Menurutnya, pemerintah sedang menggenjot pariwisata berbasis lingkungan, sambil berkoordinasi dengan dinas terkait agar potensi karang tidak sekadar jadi catatan di atas kertas. Namun ia juga memberi peringatan agar masyarakat tidak tergoda melakukan perburuan harta karun di situs BMKT.
“Jangan tergiur janji-janji yang belum pasti. Jangan sampai terumbu karang yang sudah bagus justru rusak karena perburuan,” tegasnya.
Ia menekankan bahwa ekosistem laut bersifat rapuh, sulit dipulihkan bila hancur. Karena itu, pengelolaan harus dilakukan hati-hati, melibatkan para ahli sekaligus masyarakat.
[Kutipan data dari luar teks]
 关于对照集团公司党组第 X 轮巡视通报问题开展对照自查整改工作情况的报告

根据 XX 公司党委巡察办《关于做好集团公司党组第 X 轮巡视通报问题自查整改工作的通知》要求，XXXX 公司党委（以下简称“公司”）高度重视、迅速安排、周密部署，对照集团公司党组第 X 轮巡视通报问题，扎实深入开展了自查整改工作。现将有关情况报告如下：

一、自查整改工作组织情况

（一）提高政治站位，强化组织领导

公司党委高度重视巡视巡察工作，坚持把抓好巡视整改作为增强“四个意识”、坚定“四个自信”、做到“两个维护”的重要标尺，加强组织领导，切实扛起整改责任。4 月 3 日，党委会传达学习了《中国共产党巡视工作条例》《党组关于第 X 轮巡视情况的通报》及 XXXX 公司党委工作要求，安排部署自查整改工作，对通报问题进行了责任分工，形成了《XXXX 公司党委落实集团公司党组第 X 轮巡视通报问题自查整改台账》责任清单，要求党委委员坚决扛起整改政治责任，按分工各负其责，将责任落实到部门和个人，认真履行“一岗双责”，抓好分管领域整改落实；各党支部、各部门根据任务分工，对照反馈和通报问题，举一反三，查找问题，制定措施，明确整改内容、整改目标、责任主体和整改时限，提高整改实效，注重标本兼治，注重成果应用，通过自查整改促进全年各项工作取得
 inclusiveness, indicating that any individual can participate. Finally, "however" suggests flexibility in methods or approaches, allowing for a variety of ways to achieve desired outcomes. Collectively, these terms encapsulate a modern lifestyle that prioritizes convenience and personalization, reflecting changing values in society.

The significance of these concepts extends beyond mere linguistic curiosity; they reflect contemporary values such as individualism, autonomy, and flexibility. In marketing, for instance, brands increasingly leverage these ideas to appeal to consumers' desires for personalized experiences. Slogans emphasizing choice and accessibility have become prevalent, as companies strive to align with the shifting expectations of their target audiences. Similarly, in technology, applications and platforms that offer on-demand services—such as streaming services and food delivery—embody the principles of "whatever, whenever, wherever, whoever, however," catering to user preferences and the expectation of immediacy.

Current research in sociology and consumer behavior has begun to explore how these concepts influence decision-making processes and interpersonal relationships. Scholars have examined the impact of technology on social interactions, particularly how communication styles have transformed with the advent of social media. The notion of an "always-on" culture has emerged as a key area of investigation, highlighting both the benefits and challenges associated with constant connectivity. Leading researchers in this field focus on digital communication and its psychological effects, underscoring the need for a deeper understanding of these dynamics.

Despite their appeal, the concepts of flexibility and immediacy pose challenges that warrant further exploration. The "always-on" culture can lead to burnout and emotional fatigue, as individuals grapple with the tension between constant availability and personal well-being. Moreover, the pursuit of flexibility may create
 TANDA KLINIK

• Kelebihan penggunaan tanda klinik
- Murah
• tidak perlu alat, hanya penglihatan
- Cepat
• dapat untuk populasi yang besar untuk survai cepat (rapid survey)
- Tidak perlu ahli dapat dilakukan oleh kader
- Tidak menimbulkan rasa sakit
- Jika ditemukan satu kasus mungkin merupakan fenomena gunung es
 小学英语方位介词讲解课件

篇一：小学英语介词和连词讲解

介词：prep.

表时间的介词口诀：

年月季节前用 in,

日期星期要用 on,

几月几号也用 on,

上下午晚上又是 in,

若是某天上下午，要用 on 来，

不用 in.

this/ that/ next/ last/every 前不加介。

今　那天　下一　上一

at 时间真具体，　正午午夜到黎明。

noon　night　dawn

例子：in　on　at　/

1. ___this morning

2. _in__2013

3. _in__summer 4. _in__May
“Kita harus menjaga bersama, bukan hanya untuk hari ini, tapi juga untuk generasi kita nanti. Apa yang bisa pemerintah bantu, akan kita coba siapkan,” tutupnya.
Begitulah laut Tangkolak hari ini berdiri di antara dua wajah, wajah luka masa lalu yang diingat lewat cerita Nanang, dan wajah baru yang dirajut Dama bersama kawan-kawan muda. Dari kompresor tambal ban menuju regulator, dari linggis menuju paranje, dari congkel menuju transplantasi, sebuah perjalanan pelan menebus dosa pada laut.
Bukan perkara mudah, sebab laut menyimpan ingatan panjang, dari pusara kapal VOC hingga mitos Dewi Lanjar. Namun, setiap fragmen karang yang tumbuh, setiap ikan kecil yang kembali berenang, seakan berbisik bahwa luka bisa dipulihkan.
Upaya yang ada hari ini memang hanya titik kecil di samudra luas. Dari lima ribu hektare laut Karawang yang pernah menyimpan hutan karang, Otak Jawara sudah menyentuh 0,28 hektare. Meski serupa pulau kecil di tengah padang luka. Sudah 420 paranje yang diturunkan, sudah lebih dari 3.400 fragmen yang ditanam, dan melahirkan tanda pemulihan ekosistem.
Mungkin angka itu tampak remeh, nyaris tak berarti di hadapan luasnya laut. Tapi di bawah gelombang, di antara rongga paranje yang sederhana, ikan-ikan kembali datang, karang kembali tumbuh, dan laut kembali berdenyut. Otak Jawara bukan sekadar proyek konservasi, melainkan pernyataan, bahwa masa depan tidak hanya ditentukan oleh masa lalu, melainkan juga oleh keberanian untuk menebus dosa.